Zigana Köyü tanıtım sitesi
SANTA : Dağların zirvesine saklanmış cennet
Santa harabeleri, Gümüşhane kent merkezine yaklaşık 80 km uzaklıkta Yağmurdere Bucağı Dumanlı Köyü sınırlarında yer almaktadır. Santa Yanbolu Deresinin doğduğu vadilerle birbirinden ayrılmış 3 ayrı yamaç üzerine kurulmuştur. Dini, ticari ve kültürel önem taşıyan Santa bölgesinin Rum çetelerin sığınağı olarak da kullanıldığı bilinmektedir. Günümüzde ‘Arkeolojik ve Doğal Sit Alanı’ olarak ilan edilen bölgenin önceleri 9 ayrı mahalleden oluştuğu söylenmektedir.

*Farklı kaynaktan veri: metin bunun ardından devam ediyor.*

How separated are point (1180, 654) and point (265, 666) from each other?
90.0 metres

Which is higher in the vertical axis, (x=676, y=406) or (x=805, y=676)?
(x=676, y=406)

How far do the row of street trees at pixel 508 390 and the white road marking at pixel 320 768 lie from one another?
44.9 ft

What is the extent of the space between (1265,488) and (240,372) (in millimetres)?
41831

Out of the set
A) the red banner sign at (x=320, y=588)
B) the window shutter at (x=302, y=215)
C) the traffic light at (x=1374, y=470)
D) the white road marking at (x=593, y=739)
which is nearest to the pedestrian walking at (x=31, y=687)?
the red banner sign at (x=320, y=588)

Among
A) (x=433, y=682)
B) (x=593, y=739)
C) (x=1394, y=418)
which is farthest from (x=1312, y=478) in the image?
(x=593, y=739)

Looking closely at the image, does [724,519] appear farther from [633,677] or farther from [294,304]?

Bölgede günümüzde Piştoflu, Binatlı, İşhanlı, Terzili, Çakallı, Zurnacılı ve Sincanlı-Kozlu olmak üzere 7 mahalle ve 300’ü aşkın ev bulunmaktadır.
Santa Bölgesi, Fatih Sultan Mehmet döneminde -1461-1476 yılları arasında- tüm Trabzon ve Doğu Karadeniz bölgesiyle beraber fethedilmiş ve Osmanlı İmparatorluğu topraklarına dahil edilmiştir. Santa havzadaki mevcut demir, kurşun ve kurşunla birlikte çıkarılan gümüş madenlerinin verimli bir şeklide işletilmesine bağlı olarak 16-18. yüzyıllar arası dönemde bölge önemli derecede gelişmiş ve ekonomik refaha erişmiştir. Santa yerleşimlerinde, bölgede çıkan madenlerin etkisi ile demircilik ve gümüşçülük önemli bir sanat dalı olmuştur. Madenlerin işletildiği dönemde Osmanlı Devletinin maden çalışanlarına ve madencilerin ihtiyaçlarını temin eden meslek erbabı ve ticaret erbabına sağladığı vergi kolaylıkları ve pek çok sorumluluktan muafiyet, bölgeye çevre köy ve illerden, yoğun olarak Ortodox Hristiyan (Rum) Osmanlı vatandaşının göç etmesini sağlamıştır. Bu göç ve refah, madenlerin kapandığı ve sosyal ve idari sorunların yaşanmaya başlandığı 18. ve 19. yüzyıla kadar sürmüştür. 1500-1800 döneminde önemli bir madenci yerleşimi olan bölge 1923 yılında nüfus mübadelesi ile boşaltılmıştır. Bu mübadelede Santa bölgesi toplanma yeri olarak kullanılmıştır. Mübadele sonrası boşaltılan bölgedeki atıl arazi ve binalara çevre köylerin sakinleri yerleşmiştir.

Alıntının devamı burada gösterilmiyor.